Dans le plus grand centre pénitentiaire de la République démocratique du Congo, les conditions de détention varient du meilleur comme du pire selon les moyens des uns et des autres. Reportage.
Il est 14 heures, en ce samedi 11 novembre. Près d’une cinquantaine d’hommes, la plupart sans t-shirt et pieds nus, et quatre femmes sont pratiquement déversés sur la pelouse de l’entrée principale de la prison centrale de Makala. Parmi eux, une personne vivant avec handicap.
Ce sont de nouveaux pensionnaires. Sur le champ, ils sont accueillis par d’autres prisonniers, autorisés à exécuter certaines tâches pénitentiaires. Ciseau à la main, ils rasent en un temps deux mouvements, les différentes têtes. C’est le premier bizutage.
« Si on le fait, ce que l’ordre vient d’en haut », se justifie un détenu coiffeur de circonstance qu’on a interrogé sur le pourquoi de ce traitement dégradant envers les nouveaux.
Après ce bizotage, chaque nouveau venu est identifié et passe à la pesée. Mais le vrai calvaire les attend dans les « hébergements », un bloc dédié aux nouveaux venus.
« Là-bas, les gens sont entassés dans un endroit crasseux où ça sent la merde et l’urine. C’est un véritable enfer. Pour quitter cet endroit et rejoindre une cellule où l’on peut au moins s’allonger, il faut payer au moins 200 dollars. Généralement, c’est des gens de la prison qui viennent avec le téléphone et proposent au détenu d’appeler sa famille pour le paiement de ces frais », raconte un détenu.
Chaque semaine, essentiellement les mercredi et samedi, la prison reçoit des centaines de nouveaux détenus « ramassés » dans différents amigos de Kinshasa.
Plus de 90% d’entre eux ne sont pas jugés et c’est à la prison centrale de Makala qu’ils vont attendre un hypothétique jugement. Cela peut prendre plusieurs années, dans les pires cas.
« Vaut-mieux un mauvais arrangement que Makala »
Entre-temps, la prison de Makala, construite à l’époque coloniale pour accueillir 1500 pensionnaires, continue à s’étouffer. A la dernière semaine, elle a dépassé la barre 13 000 pensionnaires, selon l’administration.

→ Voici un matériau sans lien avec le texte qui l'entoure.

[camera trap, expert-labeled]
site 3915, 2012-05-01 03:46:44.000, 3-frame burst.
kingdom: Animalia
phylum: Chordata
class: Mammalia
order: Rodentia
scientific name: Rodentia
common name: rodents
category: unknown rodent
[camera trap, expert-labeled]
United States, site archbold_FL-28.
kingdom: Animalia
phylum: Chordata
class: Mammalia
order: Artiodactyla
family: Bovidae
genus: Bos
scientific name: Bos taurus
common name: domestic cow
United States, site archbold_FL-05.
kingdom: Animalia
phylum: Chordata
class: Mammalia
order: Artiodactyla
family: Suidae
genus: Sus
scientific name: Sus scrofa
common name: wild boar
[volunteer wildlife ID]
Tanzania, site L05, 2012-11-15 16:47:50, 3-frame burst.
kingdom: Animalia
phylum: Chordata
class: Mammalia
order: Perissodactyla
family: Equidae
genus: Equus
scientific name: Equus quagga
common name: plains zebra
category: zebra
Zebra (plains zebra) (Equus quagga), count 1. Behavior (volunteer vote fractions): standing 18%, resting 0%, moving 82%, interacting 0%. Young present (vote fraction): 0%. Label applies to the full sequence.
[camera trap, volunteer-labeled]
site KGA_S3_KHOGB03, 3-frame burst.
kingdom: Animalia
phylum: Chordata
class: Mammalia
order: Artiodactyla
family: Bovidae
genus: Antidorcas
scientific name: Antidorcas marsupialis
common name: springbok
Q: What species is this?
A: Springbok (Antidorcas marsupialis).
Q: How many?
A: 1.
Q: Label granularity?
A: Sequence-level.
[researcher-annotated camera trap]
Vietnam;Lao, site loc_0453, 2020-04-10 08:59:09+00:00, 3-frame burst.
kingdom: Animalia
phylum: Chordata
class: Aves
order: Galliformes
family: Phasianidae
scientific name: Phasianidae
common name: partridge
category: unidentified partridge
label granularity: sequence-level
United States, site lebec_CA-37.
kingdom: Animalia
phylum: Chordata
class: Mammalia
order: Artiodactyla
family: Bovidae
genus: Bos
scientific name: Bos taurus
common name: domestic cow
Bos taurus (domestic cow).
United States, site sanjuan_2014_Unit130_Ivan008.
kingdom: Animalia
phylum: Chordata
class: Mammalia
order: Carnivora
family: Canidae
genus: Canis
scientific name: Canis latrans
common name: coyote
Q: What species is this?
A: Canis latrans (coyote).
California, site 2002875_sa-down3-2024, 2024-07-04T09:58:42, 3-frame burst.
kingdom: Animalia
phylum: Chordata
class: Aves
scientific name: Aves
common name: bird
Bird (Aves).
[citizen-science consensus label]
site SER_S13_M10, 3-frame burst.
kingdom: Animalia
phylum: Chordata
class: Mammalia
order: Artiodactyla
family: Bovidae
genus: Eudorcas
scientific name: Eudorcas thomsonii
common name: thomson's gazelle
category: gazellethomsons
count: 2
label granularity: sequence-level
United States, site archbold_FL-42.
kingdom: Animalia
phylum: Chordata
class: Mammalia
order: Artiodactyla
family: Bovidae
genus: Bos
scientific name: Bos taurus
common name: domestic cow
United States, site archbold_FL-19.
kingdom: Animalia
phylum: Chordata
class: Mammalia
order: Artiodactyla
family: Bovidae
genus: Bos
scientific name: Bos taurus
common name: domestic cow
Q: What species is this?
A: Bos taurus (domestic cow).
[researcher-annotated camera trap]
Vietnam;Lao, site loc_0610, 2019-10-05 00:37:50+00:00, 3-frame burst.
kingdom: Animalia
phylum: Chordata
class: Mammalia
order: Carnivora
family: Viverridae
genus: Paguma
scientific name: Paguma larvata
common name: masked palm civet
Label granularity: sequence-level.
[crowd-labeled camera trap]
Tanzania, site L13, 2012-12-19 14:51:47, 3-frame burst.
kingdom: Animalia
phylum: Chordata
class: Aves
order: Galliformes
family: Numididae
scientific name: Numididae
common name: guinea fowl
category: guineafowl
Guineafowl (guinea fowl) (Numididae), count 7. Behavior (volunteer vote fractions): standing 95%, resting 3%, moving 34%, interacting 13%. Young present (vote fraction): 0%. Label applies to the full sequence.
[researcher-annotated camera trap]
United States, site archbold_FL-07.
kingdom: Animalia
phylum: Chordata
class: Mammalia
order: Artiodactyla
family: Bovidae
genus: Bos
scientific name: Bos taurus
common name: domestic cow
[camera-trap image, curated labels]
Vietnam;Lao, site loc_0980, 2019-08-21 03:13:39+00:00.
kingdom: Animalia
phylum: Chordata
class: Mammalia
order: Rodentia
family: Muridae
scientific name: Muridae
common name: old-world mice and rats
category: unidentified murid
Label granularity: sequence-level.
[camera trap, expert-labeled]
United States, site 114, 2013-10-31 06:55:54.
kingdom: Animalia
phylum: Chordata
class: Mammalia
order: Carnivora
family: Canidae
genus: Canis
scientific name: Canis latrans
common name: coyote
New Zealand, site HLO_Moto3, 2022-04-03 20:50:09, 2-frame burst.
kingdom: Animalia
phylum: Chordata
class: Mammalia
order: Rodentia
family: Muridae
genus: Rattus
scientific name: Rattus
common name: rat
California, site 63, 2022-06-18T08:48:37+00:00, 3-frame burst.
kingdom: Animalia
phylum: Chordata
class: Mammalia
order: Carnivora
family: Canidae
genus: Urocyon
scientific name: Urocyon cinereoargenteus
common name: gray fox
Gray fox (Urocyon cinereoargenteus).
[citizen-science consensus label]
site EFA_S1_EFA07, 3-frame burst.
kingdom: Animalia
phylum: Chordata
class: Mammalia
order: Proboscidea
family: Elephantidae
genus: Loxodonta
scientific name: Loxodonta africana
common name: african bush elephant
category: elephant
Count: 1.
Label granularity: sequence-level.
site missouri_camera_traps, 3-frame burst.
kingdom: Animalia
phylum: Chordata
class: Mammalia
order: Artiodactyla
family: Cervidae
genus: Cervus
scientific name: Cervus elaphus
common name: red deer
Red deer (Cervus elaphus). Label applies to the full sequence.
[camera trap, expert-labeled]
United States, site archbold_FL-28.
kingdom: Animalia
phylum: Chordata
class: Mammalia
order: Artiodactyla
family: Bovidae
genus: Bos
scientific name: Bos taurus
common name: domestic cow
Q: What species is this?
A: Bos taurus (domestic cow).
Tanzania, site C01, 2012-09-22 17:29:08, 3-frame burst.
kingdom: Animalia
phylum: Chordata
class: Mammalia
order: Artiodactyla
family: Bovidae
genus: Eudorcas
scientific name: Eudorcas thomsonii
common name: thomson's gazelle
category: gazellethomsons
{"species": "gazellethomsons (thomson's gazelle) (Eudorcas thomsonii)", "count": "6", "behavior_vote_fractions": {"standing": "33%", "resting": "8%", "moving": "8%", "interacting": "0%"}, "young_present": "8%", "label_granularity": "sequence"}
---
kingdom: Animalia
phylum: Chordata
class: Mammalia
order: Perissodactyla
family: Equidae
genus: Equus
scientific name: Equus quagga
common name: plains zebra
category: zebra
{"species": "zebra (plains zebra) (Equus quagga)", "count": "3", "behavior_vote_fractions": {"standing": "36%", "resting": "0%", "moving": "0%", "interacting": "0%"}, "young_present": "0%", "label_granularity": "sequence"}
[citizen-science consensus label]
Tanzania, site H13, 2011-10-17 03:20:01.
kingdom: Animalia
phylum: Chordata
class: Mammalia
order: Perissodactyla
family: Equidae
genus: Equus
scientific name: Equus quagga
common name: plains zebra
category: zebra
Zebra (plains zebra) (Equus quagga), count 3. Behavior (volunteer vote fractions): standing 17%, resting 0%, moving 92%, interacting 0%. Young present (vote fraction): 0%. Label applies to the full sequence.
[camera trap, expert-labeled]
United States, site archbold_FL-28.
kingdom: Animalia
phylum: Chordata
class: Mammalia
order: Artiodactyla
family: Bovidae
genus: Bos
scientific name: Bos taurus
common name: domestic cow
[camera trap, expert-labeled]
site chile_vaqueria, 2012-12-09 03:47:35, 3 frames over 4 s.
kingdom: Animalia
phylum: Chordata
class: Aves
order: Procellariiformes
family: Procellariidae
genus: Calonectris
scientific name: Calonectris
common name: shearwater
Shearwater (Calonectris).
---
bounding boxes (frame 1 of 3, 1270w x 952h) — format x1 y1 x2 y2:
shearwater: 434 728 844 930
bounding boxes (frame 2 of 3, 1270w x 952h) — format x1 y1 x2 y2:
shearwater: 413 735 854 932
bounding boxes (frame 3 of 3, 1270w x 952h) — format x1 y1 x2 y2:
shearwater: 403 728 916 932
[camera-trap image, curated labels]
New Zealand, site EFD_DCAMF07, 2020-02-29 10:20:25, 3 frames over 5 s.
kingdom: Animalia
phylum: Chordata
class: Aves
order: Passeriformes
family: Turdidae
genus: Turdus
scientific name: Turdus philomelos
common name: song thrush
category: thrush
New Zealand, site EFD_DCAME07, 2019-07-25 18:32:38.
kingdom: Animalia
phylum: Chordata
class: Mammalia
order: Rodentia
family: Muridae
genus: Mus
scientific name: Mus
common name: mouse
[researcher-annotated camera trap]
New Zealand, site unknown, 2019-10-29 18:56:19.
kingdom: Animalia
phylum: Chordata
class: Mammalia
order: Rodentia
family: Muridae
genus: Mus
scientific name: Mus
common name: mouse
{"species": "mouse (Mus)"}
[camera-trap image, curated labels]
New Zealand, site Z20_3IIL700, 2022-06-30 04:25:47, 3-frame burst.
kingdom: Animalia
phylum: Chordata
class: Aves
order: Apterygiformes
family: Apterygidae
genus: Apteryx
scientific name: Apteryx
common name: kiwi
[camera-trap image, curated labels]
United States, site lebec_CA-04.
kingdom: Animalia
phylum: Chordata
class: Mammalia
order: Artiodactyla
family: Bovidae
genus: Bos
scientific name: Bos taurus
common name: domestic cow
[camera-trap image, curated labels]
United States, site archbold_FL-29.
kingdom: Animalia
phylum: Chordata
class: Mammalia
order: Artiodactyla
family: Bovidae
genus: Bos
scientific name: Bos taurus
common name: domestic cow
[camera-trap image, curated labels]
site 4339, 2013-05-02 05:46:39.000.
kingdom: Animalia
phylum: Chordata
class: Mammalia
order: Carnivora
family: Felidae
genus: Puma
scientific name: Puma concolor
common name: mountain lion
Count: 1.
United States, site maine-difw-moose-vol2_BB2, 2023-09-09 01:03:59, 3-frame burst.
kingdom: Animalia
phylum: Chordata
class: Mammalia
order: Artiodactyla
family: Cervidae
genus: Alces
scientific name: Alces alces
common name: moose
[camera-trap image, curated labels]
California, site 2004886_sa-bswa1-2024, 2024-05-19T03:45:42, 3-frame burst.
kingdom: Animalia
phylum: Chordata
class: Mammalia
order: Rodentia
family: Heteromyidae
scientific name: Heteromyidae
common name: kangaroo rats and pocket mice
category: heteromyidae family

« Vaut-mieux un mauvais arrangement dans la cité qu’accepter de venir ici. C’est un endroit que je ne conseille à personne », avoue un responsable pénitentiaire.
A Makala, il y a des prisonniers fourre-tout, qui viennent ainsi entassés dans des fourgonnettes, il y a aussi de « gros poissons » qui se recrutent parmi les hommes d’affaires, politiques et notoriétés. Et à chacun de cette catégorie sociale, l’on demande jusqu’à 3000 dollars pour une place aux pavillons 1 ou 8 considérés « VIP ».
L’argent répond à tout
« Ici, pour avoir des conditions plus ou moins humaines, il faut avoir l’argent », fait savoir un détenu VIP.
« Tout le monde ici a bouffé au moins une fois mon argent. Je règle même des factures des naissances des enfants à la cité », témoigne-t-il.
Par mois, il doit payer 200 dollars pour occuper une tente qui lui permet de recevoir ses visiteurs. Il loue aussi un petit ventilateur
« Je le loue à 10 000 francs par jour ».
Un repas par jour
A Makala, le repas populaire est servi aux détenus une fois par jour, généralement entre 17h et 20h. Pour le reste, c’est du chacun pour soi. Ceux qui n’ont pas de moyens ni de visite familiale sont de ce fait mal nourris et la plupart meurent de sous-alimentation.
« Il y a des gens ici qui n’ont presque plus de chair », raconte notre prisonnier VIP.
Lui, comme tous les autres détenus « VIP », n’ont pas besoin de la nourriture préparée à la prison. Ils ont de quoi manger à leur goût et à leur faim en commandant la nourriture de l’extérieur.